FIG. 8 shows the concrete construction of a fifth embodiment of the photomultiplier tube according to this invention. In the first to fourth embodiments, one electron-flight control member is provided between the photocathode 3 and the first dynode row 51. However, in this embodiment, three electron-flight control members 8a to 8c are provided between the photocathode 3 and the first dynode row 51 in order to heighten the electron lens effect and improve the multiplication efficiency of the dynode array (in this embodiment, the first mesh electrode 41 may be eliminated because one of the electron-flight control members serves as the mesh electrode). The first electron-flight control member 8a is disposed in the neighborhood of the photocathode 3 (for example, at a distance of 2.0 mm apart from the surface of the photocathode 3) and serves as the accelerating means for rapidly accelerating those photoelectrons which are left untransited in the neighborhood of the surface of the photocathode 3 and forcedly directing them toward the second and third electron-flight control members 8b and 8c to obtain higher electron multiplication efficiency.
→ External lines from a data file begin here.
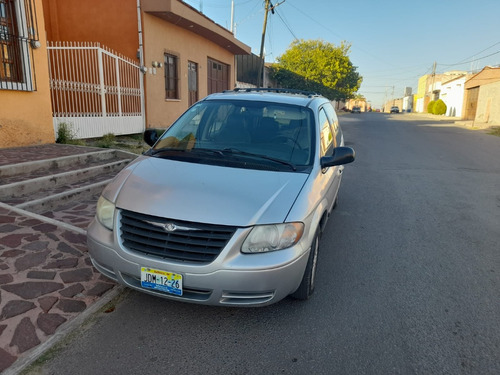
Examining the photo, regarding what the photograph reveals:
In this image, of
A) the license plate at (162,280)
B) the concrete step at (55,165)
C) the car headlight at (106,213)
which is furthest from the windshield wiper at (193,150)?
the concrete step at (55,165)

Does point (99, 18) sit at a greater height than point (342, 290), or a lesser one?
greater

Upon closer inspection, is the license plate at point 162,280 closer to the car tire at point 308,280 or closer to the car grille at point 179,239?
the car grille at point 179,239

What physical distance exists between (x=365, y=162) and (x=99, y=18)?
→ 373 inches

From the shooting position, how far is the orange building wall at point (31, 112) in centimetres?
705

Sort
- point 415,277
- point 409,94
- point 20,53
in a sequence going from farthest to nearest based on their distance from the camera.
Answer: point 409,94, point 20,53, point 415,277

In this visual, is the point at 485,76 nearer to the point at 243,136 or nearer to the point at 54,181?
the point at 243,136

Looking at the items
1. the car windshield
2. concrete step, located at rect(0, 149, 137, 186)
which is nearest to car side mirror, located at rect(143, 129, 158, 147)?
the car windshield

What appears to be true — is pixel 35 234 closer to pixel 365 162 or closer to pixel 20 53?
pixel 20 53

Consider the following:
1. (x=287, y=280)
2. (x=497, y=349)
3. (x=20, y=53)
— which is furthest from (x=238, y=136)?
(x=20, y=53)

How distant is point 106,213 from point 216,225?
0.97 m

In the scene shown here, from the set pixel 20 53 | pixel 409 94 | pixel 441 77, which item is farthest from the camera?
pixel 409 94

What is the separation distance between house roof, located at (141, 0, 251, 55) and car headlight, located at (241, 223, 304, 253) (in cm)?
1088

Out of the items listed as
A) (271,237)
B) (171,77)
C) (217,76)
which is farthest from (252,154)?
(217,76)

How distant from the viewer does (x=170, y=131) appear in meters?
3.96
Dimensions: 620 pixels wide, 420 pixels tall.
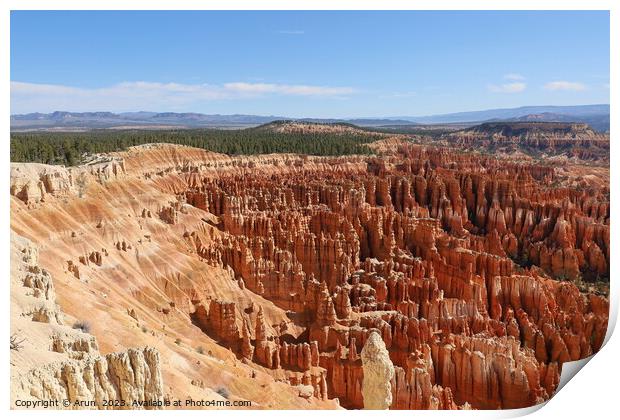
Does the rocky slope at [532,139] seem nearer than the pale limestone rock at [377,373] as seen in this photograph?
No

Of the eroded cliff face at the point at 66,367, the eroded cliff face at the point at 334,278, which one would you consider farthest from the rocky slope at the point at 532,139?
the eroded cliff face at the point at 66,367

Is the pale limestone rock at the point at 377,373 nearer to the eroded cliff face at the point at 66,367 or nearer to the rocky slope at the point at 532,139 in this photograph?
the eroded cliff face at the point at 66,367

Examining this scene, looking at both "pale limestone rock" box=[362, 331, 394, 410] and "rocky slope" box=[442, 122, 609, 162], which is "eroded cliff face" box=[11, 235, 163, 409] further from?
"rocky slope" box=[442, 122, 609, 162]

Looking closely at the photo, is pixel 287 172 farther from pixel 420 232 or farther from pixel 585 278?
pixel 585 278

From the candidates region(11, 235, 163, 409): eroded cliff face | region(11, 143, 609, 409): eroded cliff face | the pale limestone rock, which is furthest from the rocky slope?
region(11, 235, 163, 409): eroded cliff face

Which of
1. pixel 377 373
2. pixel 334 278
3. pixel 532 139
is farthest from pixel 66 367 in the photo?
pixel 532 139

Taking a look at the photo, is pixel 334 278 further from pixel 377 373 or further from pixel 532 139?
pixel 532 139
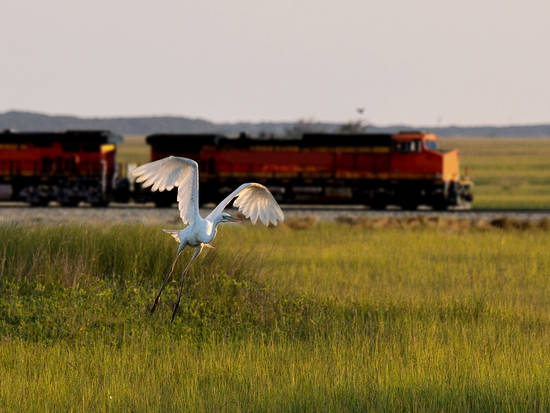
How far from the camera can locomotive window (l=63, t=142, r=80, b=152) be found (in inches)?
1612

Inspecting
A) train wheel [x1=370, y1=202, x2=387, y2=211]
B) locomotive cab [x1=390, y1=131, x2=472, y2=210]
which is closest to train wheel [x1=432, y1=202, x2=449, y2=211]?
locomotive cab [x1=390, y1=131, x2=472, y2=210]

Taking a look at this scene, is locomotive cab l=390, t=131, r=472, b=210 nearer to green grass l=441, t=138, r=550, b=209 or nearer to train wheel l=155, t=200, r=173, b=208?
green grass l=441, t=138, r=550, b=209

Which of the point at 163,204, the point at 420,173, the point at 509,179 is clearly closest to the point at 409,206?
the point at 420,173

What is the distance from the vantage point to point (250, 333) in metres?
10.5

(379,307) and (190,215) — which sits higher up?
(190,215)

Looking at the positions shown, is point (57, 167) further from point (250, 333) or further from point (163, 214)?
point (250, 333)

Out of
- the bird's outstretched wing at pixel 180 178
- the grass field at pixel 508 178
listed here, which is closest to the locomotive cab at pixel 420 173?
the grass field at pixel 508 178

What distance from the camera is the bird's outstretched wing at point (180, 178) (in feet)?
27.0

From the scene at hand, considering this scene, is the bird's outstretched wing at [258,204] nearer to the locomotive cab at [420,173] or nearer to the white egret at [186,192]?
the white egret at [186,192]

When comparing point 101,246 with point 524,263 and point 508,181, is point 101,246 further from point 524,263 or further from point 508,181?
point 508,181

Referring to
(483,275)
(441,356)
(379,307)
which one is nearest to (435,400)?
(441,356)

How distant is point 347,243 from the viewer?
23094 mm

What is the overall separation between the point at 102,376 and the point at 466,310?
18.6 ft

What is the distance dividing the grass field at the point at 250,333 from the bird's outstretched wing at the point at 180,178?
160 cm
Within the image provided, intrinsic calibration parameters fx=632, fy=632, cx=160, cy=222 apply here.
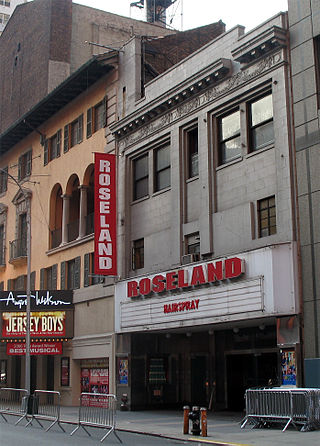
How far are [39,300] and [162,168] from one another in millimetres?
10641

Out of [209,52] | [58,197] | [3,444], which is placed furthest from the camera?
[58,197]

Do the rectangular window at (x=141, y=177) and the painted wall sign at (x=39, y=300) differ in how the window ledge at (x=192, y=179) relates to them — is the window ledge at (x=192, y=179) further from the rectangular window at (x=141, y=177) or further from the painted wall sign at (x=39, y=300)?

Further, the second and third electron-flight control members 8b and 8c are disposed near to the first stage. For example, as shown in FIG. 8, the second electron-flight control member 8b is disposed at a distance of 5 mm apart from the first member 8a, and the third electron-flight control member 8c is disposed between the second member 8b and the first dynode row 51 and at a distance of 1 mm apart from the second member 8b. The third electron-flight control member 8c also serves as an accelerating means for accelerating the photoelectrons and directing them to the first dynode row 51.
According to the photomultiplier tube of this invention, the photoelectrons emitted from a position on the photocathode are concentrically and concentrically directed to a desired portion of each dynode element by the electron lens effect of the electron-flight control member without dispersion, and outputted as an electrical signal from the anode corresponding to the position with no time scattering. A portion as indicated by a solid line A of FIG. 2 is a discriminating characteristic of the photomultiplier tube according to this invention. A hatched cross-talk portion as represented by A1 and A2 are smaller in area that of the conventional photomultiplier tube as represented by B1 and B2.
Further, since the electron stream emitted from the photocathode and/or each dynode element is converged to substantially one point on the dynode element by the electron-flight control member, a difference in flight time between secondary electrons emitted from the upper and lower portions of the same dynode element can be reduced, and thus the timing resolution is more improved.
Still further, the dynode array of the photomultiplier tube according to this invention is simple in construction, and thus the photomultiplier tube is easily used and small in cost.
In the embodiments as described above, one to three electron-flight control members some of which have an electron accelerating function are provided between the photocathode and the first dynode row. However, four or more electron-flight control members may be provided in order to heighten the electron lens effect and improve accuracy of the electron-flight control and the multiplication of the secondary electrons.